* _WORK TO BE COMPLETED_
Please rewrite every item below with "Hoodie" replaced by "Sweatshirt" and everything else unchanged. Omit the pictures from your answer.

========

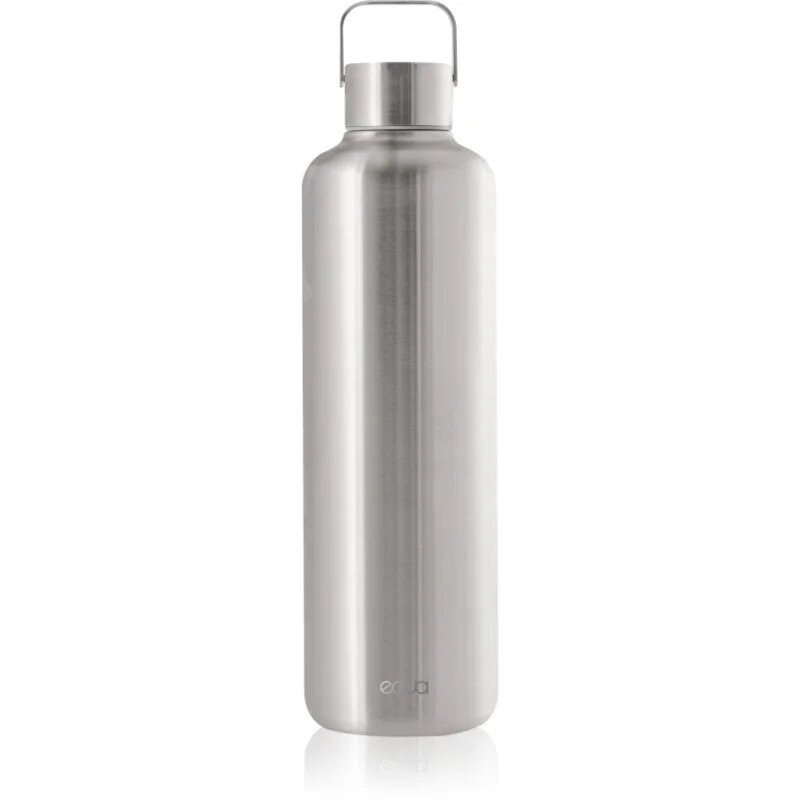 EQUA Timeless Thermo sticlă termos culoare Steel 1 buc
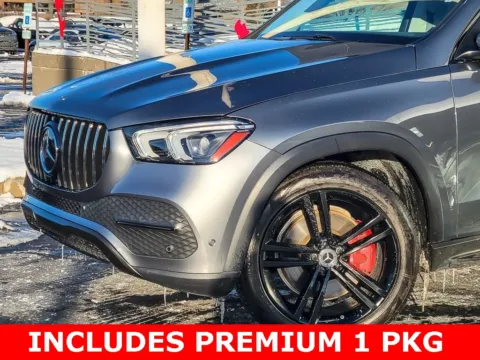 Photos of 2020 Mercedes-Benz GLE 450 for sale in Naperville, IL at Maserati Alfa Romeo of Naperville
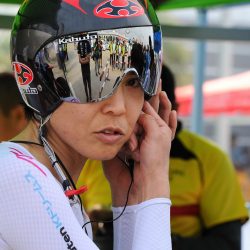 速報:アジア選手権女子TTで弱虫ペダルサイクリングチーム 唐見実世子選手が銅メダル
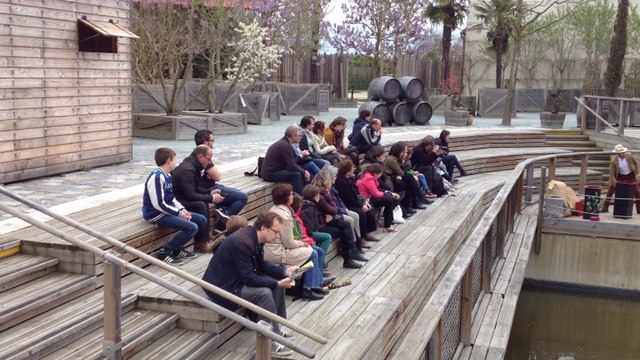 Terra Botanica à Angers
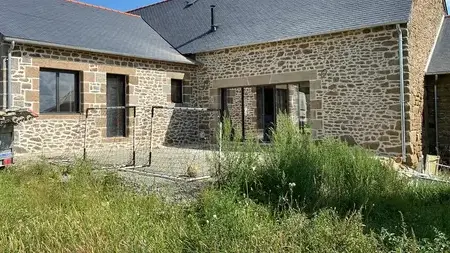 aménagement extérieur Pontorson-5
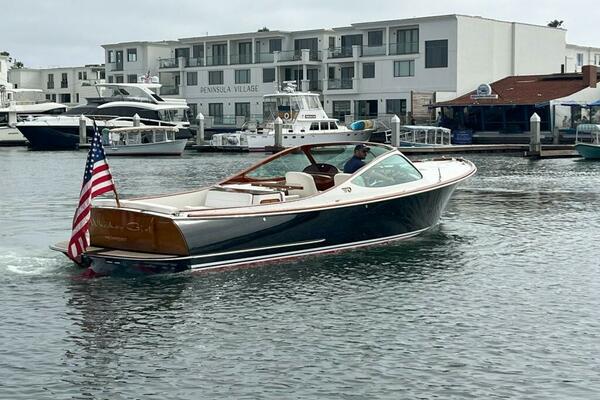 Whiskey Girl 29ft Hinckley Yacht For Sale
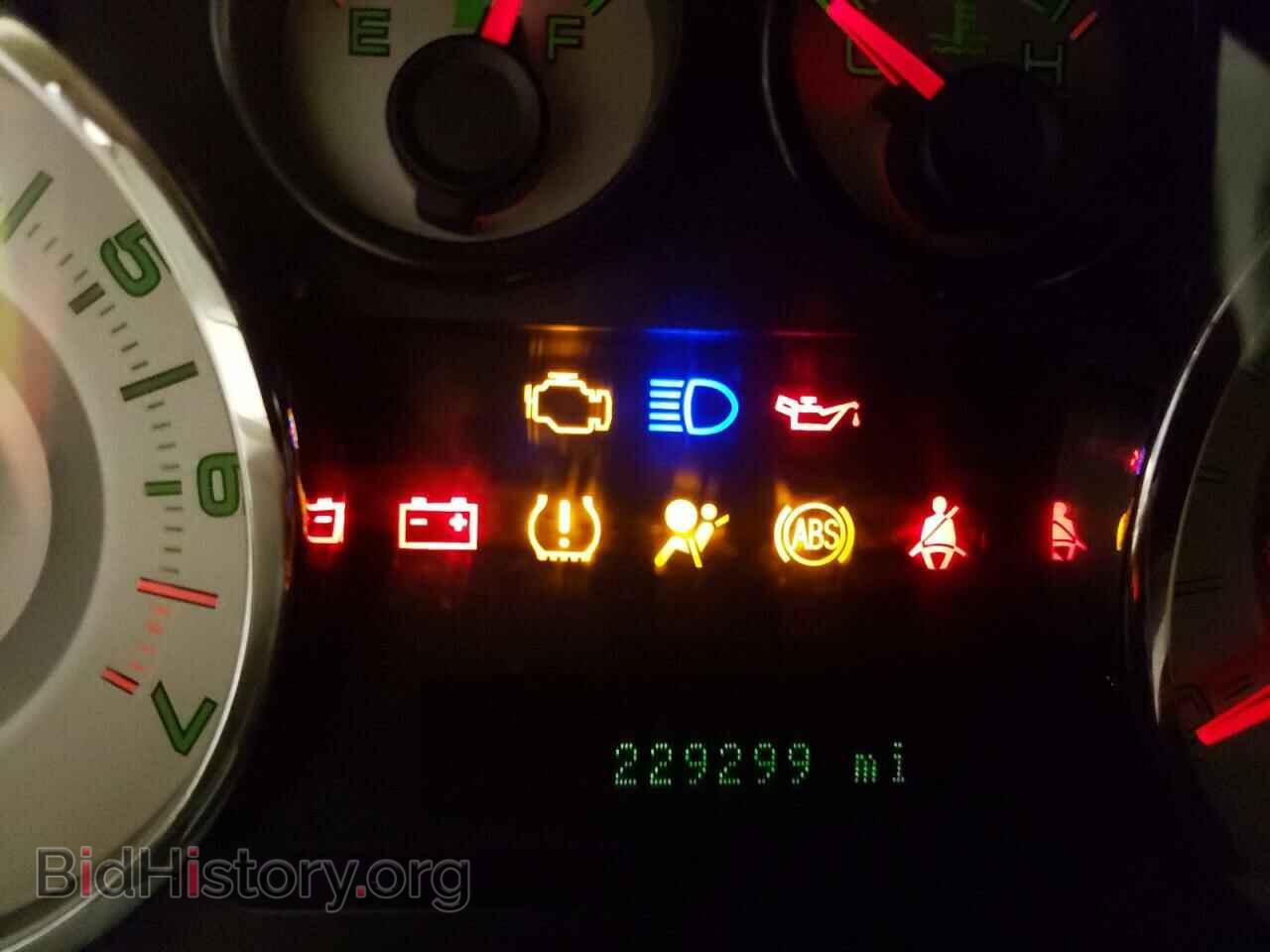 2007 FORD EDGE - VIN: 2FMDK39C67BB46448 - Фото 8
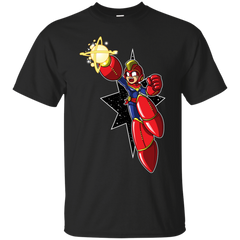Marvel - Mega Capt M carol danvers T Shirt & Hoodie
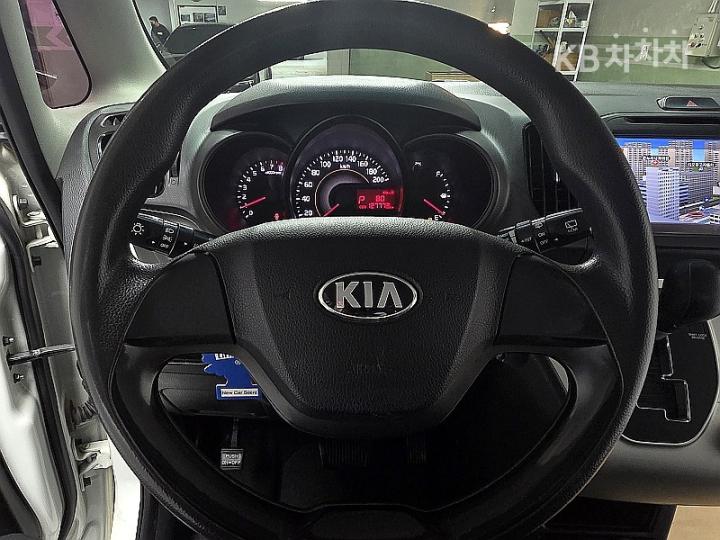 Kia Ray Van Van Premium Type 9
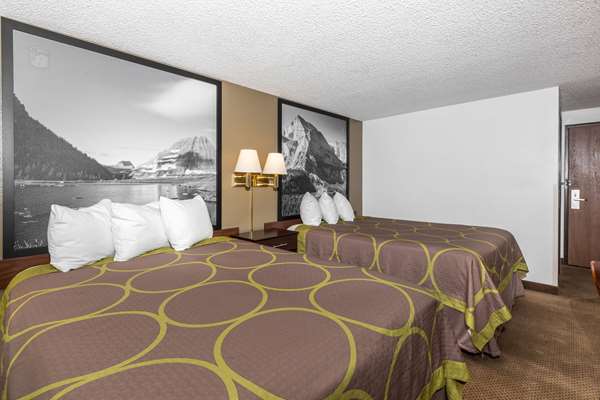  - Super 8 Hotel Brooks Street Missoula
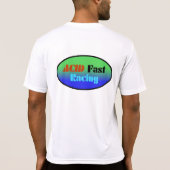 AFR 2-zijdig technisch UltraShirt T-shirt (Achterkant)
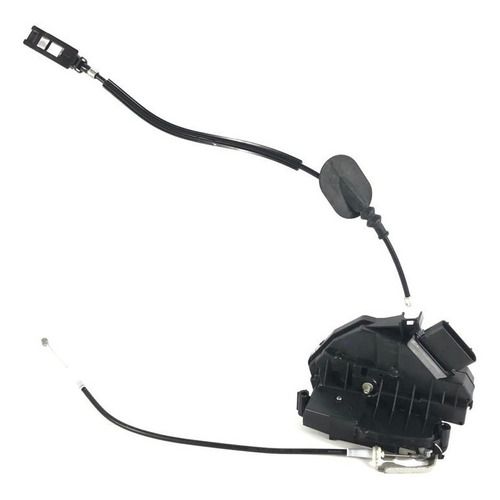 Fechadura Porta Dianteira Direita Ford New Fiesta 2015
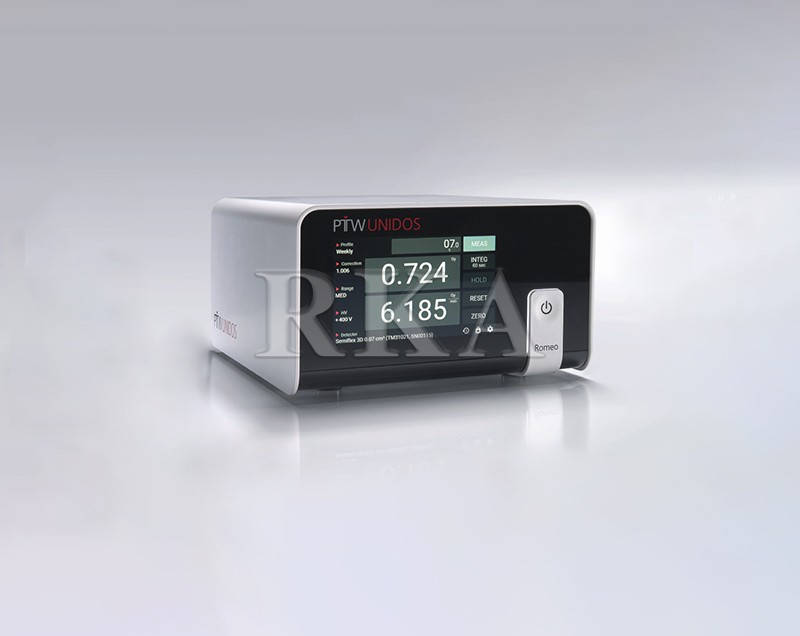 UNIDOS Romeo剂量计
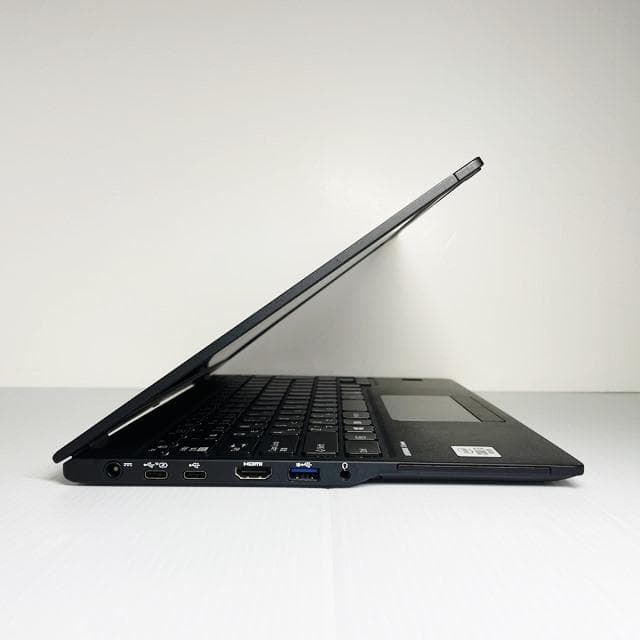 Wi11で美品★バッテリー5時間！第10世代富士通LIFEBOOKノートパソコン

========

* _EXERCISE ANSWER_
 EQUA Timeless Thermo sticlă termos culoare Steel 1 buc
 Photos of 2020 Mercedes-Benz GLE 450 for sale in Naperville, IL at Maserati Alfa Romeo of Naperville
 速報:アジア選手権女子TTで弱虫ペダルサイクリングチーム 唐見実世子選手が銅メダル
 Terra Botanica à Angers
 aménagement extérieur Pontorson-5
 Whiskey Girl 29ft Hinckley Yacht For Sale
 2007 FORD EDGE - VIN: 2FMDK39C67BB46448 - Фото 8
Marvel - Mega Capt M carol danvers T Shirt & Sweatshirt
 Kia Ray Van Van Premium Type 9
  - Super 8 Hotel Brooks Street Missoula
 AFR 2-zijdig technisch UltraShirt T-shirt (Achterkant)
 Fechadura Porta Dianteira Direita Ford New Fiesta 2015
 UNIDOS Romeo剂量计
 Wi11で美品★バッテリー5時間！第10世代富士通LIFEBOOKノートパソコン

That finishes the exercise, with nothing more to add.